I What is the minimum force required to lift an object?

[Yahya Sharif]

A person stands on a scale. The scale reads his mass 60 kg . Now this human moves up his body short distance like someone tries to pick a fruit from a tree. The scale will start to increase by small forces x N in which the total read of the scale is 600+x N *. The force he exerts on the scale is x N. The force the scale pushes him up is also x N two forces in opposite directions. The force that lifts his body is the force the scale pushes him up which turned out to be the x N.

For a force to lift an object the force must be slightly greater than the object's weight or greater than 600 N . The force which lifted the human is x N which is far less than his weight 600 N.

*The scale shows mass 60 kg I converted it to force 600 N , force= mass* gravity acceleration gravity acceleration is 10 m/s^2

Does the x N which is less than 600 N lift the person? The x must be greater than 600 N. In fact the x is a very small force.

 

[russ_watters]

I think you can probably figure out the error in your reasoning g here - evidence tells you the answer so your premise has to be wrong...right?

What does f=ma tell us?

 

[Yahya Sharif]

What does f=ma tell us?

What the experiment tells?

 

[LastScattered1090]

What the experiment tells?

It sounds like maybe you need to go back to the more basic scenario. Consider when the person is just standing on the scale doing nothing. He is not exerting any additional downward force using his legs.
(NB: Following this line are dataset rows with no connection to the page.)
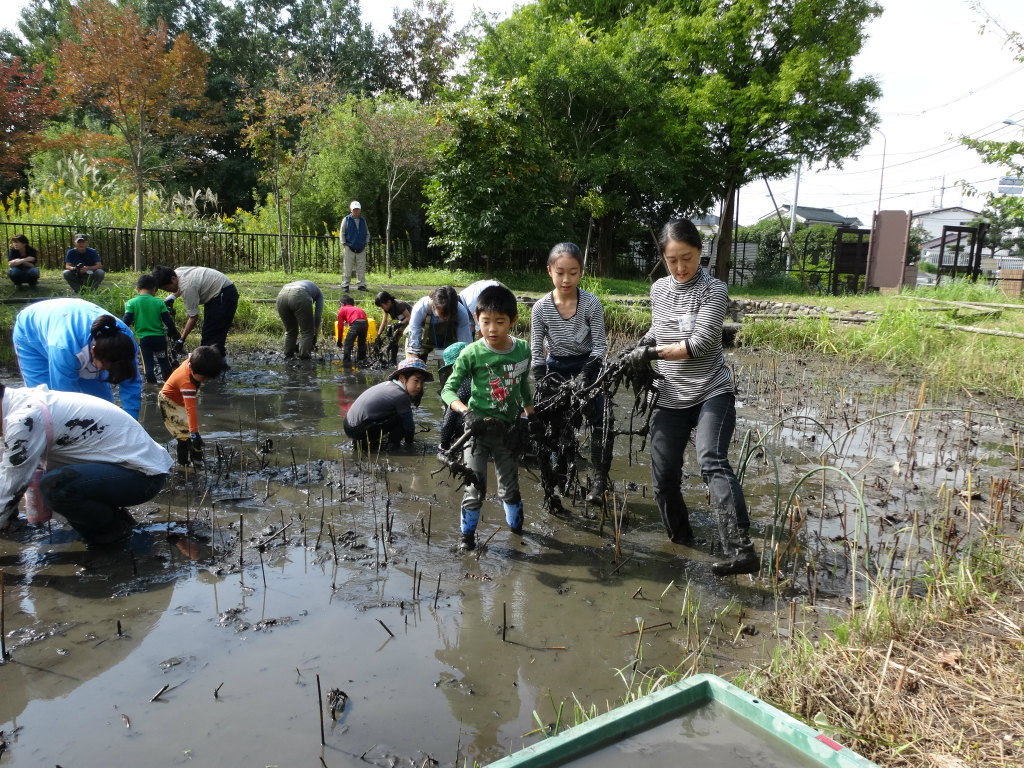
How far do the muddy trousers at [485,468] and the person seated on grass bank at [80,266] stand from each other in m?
10.7

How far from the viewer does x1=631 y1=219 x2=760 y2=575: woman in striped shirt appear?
3676 mm

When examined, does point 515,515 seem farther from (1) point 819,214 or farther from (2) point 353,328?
(1) point 819,214

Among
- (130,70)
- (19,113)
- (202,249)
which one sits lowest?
(202,249)

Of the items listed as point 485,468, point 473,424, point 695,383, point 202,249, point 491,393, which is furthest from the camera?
point 202,249

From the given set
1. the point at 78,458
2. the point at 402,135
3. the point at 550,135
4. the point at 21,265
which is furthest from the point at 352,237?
the point at 78,458

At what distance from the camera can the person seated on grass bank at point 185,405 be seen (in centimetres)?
523

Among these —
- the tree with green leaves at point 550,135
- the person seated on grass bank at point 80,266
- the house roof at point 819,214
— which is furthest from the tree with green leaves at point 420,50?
the house roof at point 819,214

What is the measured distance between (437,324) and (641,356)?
2843 mm

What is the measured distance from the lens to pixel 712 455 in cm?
370

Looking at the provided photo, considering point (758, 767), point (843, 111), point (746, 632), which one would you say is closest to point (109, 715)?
point (758, 767)

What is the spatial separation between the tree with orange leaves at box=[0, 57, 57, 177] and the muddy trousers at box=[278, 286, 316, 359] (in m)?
6.82

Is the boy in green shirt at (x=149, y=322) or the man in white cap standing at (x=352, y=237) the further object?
the man in white cap standing at (x=352, y=237)

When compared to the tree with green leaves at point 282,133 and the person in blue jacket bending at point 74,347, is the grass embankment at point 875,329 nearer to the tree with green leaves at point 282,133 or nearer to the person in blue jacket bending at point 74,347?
the tree with green leaves at point 282,133

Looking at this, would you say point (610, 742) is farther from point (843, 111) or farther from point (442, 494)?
point (843, 111)
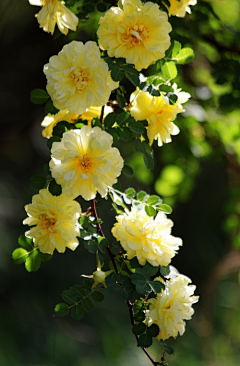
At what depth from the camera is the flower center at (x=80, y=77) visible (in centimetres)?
38

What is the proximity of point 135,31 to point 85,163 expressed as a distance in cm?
16

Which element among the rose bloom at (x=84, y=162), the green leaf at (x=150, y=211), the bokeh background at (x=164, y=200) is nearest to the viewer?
the rose bloom at (x=84, y=162)

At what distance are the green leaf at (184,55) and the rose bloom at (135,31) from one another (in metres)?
0.06

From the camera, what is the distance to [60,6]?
0.44 m

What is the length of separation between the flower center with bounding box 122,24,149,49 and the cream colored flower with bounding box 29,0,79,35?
0.08 m

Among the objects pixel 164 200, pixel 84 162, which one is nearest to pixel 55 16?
pixel 84 162

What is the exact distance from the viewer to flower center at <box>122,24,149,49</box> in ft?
1.31

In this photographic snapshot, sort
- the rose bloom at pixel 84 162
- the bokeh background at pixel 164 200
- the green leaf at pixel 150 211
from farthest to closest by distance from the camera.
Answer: the bokeh background at pixel 164 200 → the green leaf at pixel 150 211 → the rose bloom at pixel 84 162

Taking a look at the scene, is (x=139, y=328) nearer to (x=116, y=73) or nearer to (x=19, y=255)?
(x=19, y=255)

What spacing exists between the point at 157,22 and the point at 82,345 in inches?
73.9

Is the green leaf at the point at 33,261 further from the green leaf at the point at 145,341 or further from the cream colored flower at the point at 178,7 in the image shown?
the cream colored flower at the point at 178,7

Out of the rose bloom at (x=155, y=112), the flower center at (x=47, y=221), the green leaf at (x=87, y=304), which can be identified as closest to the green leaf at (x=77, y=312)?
the green leaf at (x=87, y=304)

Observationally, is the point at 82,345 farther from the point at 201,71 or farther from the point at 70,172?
the point at 70,172

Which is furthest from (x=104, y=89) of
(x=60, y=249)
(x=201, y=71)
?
(x=201, y=71)
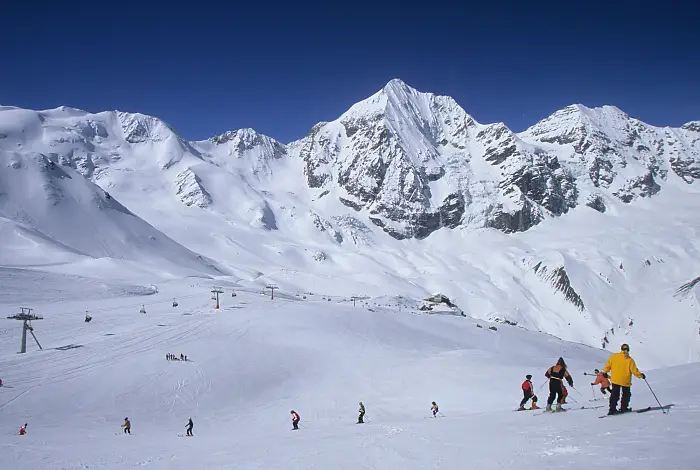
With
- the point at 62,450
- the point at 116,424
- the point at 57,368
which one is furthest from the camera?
the point at 57,368

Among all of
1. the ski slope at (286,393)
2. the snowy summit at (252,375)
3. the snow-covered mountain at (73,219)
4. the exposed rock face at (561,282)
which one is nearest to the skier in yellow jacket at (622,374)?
the snowy summit at (252,375)

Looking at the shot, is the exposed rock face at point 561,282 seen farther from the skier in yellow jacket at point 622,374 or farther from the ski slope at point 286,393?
the skier in yellow jacket at point 622,374

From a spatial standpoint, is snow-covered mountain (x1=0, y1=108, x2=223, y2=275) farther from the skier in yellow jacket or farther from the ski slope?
the skier in yellow jacket

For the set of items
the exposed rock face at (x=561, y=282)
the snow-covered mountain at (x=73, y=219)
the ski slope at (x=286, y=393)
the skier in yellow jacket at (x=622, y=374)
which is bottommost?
the ski slope at (x=286, y=393)

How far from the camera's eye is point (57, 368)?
112ft

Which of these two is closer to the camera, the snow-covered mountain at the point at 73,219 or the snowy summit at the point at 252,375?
the snowy summit at the point at 252,375

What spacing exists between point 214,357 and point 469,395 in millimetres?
22186

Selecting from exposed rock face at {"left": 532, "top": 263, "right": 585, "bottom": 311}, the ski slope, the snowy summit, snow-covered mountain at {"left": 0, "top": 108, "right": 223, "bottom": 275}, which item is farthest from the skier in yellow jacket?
exposed rock face at {"left": 532, "top": 263, "right": 585, "bottom": 311}

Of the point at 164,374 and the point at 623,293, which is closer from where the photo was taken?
the point at 164,374

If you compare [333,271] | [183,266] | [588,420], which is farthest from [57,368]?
Answer: [333,271]

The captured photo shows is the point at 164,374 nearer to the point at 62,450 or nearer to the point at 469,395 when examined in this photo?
the point at 62,450

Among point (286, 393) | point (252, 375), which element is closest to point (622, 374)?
point (286, 393)

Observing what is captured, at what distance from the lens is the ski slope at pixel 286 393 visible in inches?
427

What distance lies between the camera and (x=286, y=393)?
1387 inches
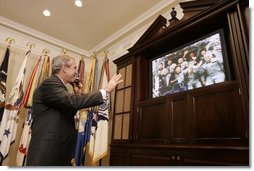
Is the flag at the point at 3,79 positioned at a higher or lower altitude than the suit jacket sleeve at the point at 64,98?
higher

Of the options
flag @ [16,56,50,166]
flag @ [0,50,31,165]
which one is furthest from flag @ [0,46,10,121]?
flag @ [16,56,50,166]

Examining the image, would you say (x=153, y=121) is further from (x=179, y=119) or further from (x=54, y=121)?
(x=54, y=121)

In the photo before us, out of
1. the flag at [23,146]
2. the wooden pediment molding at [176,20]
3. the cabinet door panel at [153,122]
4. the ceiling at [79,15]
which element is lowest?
the flag at [23,146]

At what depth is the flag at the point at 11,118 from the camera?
2.81m

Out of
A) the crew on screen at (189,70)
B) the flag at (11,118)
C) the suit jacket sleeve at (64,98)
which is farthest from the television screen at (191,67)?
the flag at (11,118)

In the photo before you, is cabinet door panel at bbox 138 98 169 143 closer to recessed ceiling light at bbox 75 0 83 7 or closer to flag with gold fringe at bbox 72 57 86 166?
flag with gold fringe at bbox 72 57 86 166

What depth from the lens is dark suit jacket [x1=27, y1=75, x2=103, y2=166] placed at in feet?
4.13

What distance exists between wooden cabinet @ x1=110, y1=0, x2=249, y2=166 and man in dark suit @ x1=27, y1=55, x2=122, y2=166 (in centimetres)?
89

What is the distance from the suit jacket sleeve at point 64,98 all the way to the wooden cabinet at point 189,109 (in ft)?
3.18

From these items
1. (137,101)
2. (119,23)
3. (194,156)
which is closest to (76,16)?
(119,23)

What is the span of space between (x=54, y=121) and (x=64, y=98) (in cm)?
19

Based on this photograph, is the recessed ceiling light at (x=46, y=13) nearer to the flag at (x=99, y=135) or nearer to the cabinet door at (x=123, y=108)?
the cabinet door at (x=123, y=108)

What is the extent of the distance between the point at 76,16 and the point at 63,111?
263cm

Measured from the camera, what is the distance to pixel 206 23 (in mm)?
2002
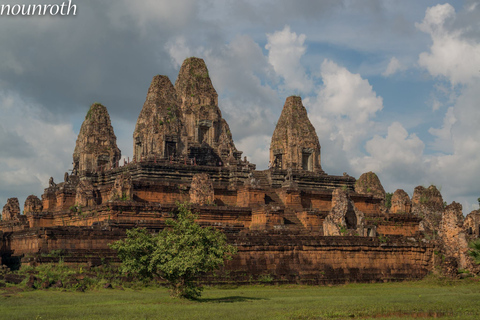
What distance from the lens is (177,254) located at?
20719 mm

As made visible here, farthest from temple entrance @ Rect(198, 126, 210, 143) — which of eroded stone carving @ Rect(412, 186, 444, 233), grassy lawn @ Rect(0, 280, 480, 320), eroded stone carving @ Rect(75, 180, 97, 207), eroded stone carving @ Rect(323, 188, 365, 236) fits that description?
grassy lawn @ Rect(0, 280, 480, 320)

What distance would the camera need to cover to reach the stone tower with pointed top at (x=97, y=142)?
5316 cm

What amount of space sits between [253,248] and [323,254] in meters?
2.95

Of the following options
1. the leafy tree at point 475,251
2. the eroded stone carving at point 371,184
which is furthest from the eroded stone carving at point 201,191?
the eroded stone carving at point 371,184

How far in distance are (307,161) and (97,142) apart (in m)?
16.3

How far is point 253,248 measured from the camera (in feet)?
87.7

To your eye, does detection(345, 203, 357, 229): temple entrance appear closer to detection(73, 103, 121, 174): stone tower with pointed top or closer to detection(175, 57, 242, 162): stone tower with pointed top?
detection(175, 57, 242, 162): stone tower with pointed top

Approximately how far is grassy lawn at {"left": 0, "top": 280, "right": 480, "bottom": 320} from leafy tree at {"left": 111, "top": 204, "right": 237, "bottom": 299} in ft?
2.28

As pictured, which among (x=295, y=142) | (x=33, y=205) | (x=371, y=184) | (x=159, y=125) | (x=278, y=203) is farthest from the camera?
(x=371, y=184)

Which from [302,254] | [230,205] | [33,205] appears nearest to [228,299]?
[302,254]

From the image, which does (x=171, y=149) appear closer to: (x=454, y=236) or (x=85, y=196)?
(x=85, y=196)

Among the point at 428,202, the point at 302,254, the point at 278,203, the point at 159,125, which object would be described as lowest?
the point at 302,254

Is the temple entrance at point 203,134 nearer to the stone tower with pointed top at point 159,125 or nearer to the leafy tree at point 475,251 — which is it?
the stone tower with pointed top at point 159,125

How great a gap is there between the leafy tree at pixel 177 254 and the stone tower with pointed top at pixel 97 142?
31434mm
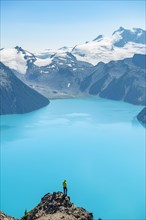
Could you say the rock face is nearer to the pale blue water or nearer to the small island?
the small island

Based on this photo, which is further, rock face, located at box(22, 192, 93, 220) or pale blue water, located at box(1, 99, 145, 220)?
pale blue water, located at box(1, 99, 145, 220)

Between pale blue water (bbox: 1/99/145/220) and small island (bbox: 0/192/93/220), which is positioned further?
pale blue water (bbox: 1/99/145/220)

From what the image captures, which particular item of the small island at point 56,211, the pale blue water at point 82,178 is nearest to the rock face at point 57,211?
the small island at point 56,211

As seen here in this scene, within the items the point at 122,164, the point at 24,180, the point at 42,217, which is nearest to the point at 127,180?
the point at 122,164

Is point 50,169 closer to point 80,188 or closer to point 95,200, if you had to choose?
point 80,188

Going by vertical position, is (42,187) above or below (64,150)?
below

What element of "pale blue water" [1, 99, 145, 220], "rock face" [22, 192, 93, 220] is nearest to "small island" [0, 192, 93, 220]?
"rock face" [22, 192, 93, 220]

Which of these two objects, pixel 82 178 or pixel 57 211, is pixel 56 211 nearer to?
pixel 57 211

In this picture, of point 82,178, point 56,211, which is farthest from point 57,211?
point 82,178

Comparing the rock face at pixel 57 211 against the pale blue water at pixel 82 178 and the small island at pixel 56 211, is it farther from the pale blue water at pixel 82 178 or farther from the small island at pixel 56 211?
the pale blue water at pixel 82 178
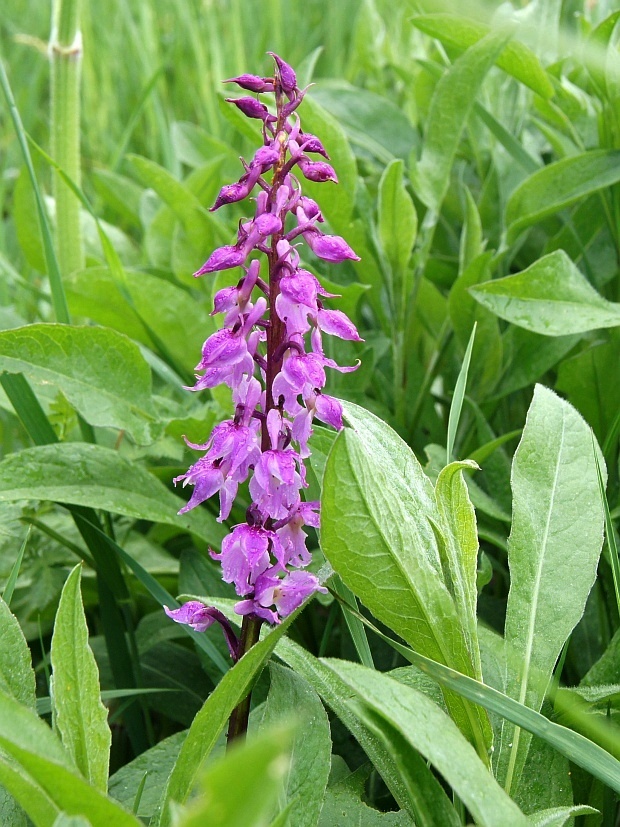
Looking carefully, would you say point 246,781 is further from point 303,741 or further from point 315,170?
point 315,170

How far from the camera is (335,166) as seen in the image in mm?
1952

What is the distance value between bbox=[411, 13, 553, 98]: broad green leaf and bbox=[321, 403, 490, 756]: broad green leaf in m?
1.12

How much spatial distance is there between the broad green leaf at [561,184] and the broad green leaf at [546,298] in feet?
0.84

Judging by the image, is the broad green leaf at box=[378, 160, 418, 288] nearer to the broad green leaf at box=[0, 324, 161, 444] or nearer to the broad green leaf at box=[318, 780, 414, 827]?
the broad green leaf at box=[0, 324, 161, 444]

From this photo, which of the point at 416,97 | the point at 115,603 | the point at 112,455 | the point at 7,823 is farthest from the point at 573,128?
the point at 7,823

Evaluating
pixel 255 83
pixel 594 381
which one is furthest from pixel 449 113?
pixel 255 83

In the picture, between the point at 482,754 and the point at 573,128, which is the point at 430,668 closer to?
the point at 482,754

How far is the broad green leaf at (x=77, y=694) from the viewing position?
107 cm

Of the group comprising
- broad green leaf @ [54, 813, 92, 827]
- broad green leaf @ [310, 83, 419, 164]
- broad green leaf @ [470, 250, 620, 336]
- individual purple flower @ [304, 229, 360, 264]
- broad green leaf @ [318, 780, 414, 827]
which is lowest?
broad green leaf @ [318, 780, 414, 827]

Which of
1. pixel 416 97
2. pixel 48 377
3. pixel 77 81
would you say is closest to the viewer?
pixel 48 377

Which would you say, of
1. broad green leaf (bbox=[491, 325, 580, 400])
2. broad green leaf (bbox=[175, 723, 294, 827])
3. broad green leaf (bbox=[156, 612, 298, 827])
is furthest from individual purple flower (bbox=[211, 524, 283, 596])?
broad green leaf (bbox=[491, 325, 580, 400])

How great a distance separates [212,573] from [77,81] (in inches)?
53.0

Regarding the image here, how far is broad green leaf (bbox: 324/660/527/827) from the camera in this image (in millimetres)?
905

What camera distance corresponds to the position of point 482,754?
1129 millimetres
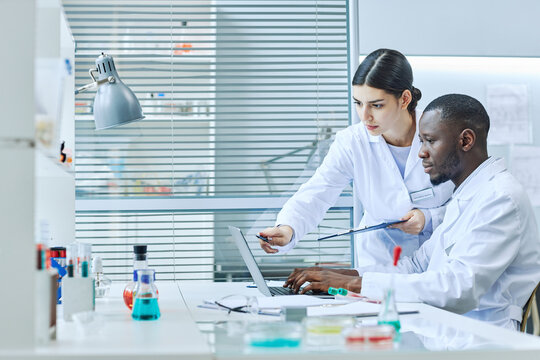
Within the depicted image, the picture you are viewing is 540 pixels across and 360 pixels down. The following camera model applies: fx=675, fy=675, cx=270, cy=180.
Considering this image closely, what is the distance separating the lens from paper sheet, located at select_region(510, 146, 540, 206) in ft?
11.1

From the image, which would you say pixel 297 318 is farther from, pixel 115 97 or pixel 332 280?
pixel 115 97

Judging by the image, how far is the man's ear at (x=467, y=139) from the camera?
224 cm

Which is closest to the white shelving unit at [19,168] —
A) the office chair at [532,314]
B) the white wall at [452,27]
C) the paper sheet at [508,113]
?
the office chair at [532,314]

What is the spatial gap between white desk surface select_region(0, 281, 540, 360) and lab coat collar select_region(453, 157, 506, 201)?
579 millimetres

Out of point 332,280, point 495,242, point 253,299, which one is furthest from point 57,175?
point 495,242

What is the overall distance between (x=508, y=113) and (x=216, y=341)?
2615mm

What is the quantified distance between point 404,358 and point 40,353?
2.00ft

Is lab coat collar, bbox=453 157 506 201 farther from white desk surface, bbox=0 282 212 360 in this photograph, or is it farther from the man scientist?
white desk surface, bbox=0 282 212 360

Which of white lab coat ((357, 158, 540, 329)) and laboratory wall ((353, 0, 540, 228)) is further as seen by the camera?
laboratory wall ((353, 0, 540, 228))

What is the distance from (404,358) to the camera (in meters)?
1.16

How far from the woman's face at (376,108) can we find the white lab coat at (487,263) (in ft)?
2.12

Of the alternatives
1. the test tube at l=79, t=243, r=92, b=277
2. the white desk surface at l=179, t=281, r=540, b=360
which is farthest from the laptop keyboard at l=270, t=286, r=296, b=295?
the test tube at l=79, t=243, r=92, b=277

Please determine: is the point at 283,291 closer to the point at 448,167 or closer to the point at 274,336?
the point at 448,167

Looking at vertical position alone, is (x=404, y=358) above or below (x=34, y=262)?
below
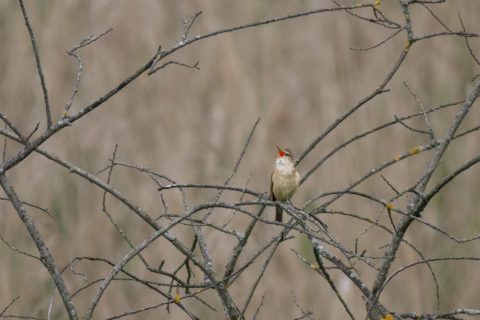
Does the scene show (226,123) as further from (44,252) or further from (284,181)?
(44,252)

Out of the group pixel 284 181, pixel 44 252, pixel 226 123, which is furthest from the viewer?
pixel 226 123

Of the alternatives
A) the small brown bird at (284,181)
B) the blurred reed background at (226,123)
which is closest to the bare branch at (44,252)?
the small brown bird at (284,181)

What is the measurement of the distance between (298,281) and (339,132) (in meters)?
0.94

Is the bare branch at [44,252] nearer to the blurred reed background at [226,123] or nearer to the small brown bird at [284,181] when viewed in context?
the small brown bird at [284,181]

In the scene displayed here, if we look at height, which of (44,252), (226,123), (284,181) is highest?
(226,123)

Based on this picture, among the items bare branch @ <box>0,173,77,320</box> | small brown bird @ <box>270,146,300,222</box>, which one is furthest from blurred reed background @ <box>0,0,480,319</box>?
bare branch @ <box>0,173,77,320</box>

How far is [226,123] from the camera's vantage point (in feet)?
16.7

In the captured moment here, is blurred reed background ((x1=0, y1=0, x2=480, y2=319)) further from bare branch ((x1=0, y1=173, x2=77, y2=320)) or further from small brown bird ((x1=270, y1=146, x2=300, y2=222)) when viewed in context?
bare branch ((x1=0, y1=173, x2=77, y2=320))

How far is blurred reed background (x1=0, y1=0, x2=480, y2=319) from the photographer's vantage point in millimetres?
4781

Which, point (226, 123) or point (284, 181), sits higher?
point (226, 123)

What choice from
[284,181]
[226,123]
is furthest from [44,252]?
[226,123]

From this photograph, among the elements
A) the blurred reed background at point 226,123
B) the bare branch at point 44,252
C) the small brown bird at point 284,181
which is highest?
the blurred reed background at point 226,123

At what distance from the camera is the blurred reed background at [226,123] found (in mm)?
4781

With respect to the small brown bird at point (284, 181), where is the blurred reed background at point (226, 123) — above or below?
above
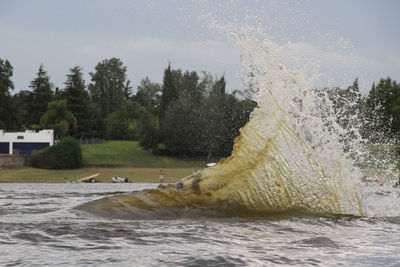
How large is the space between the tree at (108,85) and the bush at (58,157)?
54.2m

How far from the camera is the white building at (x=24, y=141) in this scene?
66500 millimetres

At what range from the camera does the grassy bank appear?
50.5m

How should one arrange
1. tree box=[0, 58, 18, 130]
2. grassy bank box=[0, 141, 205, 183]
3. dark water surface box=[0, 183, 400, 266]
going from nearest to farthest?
dark water surface box=[0, 183, 400, 266], grassy bank box=[0, 141, 205, 183], tree box=[0, 58, 18, 130]

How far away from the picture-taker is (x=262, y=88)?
1027 cm

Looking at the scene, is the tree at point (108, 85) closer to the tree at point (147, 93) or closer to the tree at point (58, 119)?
the tree at point (147, 93)

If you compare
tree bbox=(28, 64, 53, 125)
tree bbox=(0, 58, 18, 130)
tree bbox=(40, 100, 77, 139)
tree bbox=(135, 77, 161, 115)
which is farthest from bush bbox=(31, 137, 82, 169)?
tree bbox=(135, 77, 161, 115)

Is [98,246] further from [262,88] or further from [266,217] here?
[262,88]

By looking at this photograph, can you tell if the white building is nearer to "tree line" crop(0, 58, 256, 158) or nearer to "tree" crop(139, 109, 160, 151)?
"tree line" crop(0, 58, 256, 158)

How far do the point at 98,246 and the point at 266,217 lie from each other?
13.3 feet

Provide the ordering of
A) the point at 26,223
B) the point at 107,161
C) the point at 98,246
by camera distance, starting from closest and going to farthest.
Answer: the point at 98,246, the point at 26,223, the point at 107,161

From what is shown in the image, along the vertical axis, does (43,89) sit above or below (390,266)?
above

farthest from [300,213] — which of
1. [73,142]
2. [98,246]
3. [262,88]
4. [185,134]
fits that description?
[185,134]

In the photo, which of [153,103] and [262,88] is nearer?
[262,88]

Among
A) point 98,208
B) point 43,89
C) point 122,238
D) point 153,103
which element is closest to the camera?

In this situation, the person is in equilibrium (motionless and unaccelerated) despite gravity pulling downward on him. So does the scale push upwards on him in this scenario? If so, by how much does it push upward on him?

 

[Yahya Sharif]

In this situation, the person is in equilibrium (motionless and unaccelerated) despite gravity pulling downward on him. So does the scale push upwards on him in this scenario? If so, by how much does it push upward on him?

When at equilibrium the body acts on the scale by the weight 600 N and the scale pushes up the body with an equal normal force 600 N then no acceleration.

When I push the scale by x I increase the force on the scale to be my weight 600 plus the force I pushed the scale with or 600+x N, the scale will instantly read it.

So I exert extra x , this extra x is a net force that accelerates my body upwards, then x N accelerates a 60 kg body against gravity even though the x is very smaller than the weight 600 N.

 

[LastScattered1090]

When at equilibrium the body acts on the scale by the weight 600 N and the scale pushes up the body with an equal normal force 600 N then no acceleration.

When I push the scale by x I increase the force on the scale to be my weight 600 plus the force I pushed the scale with or 600+x N, the scale will instantly read it.

So I exert extra x , this extra x is a net force that accelerates my body upwards, then x N accelerates a 60 kg body against gravity even though the x is very smaller than the weight 600 N.

Basically, you continue to confuse net force with total applied upward force in this scenario. You acknowledge that the scale pushes up with 600 N in the static scenario, so why are you having so much trouble acknowledging that it pushes upward with (600+x) N (which is a force unequivocally greater than the weight) in the dynamic scenario?

The net force is then
F_up - F_down = (600 + x) - 600 = x

The fact that this value is "much smaller than" the weight is irrelevant, because we've already subtracted out the weight, leaving the net (meaning the completely unopposed) upward force remaining.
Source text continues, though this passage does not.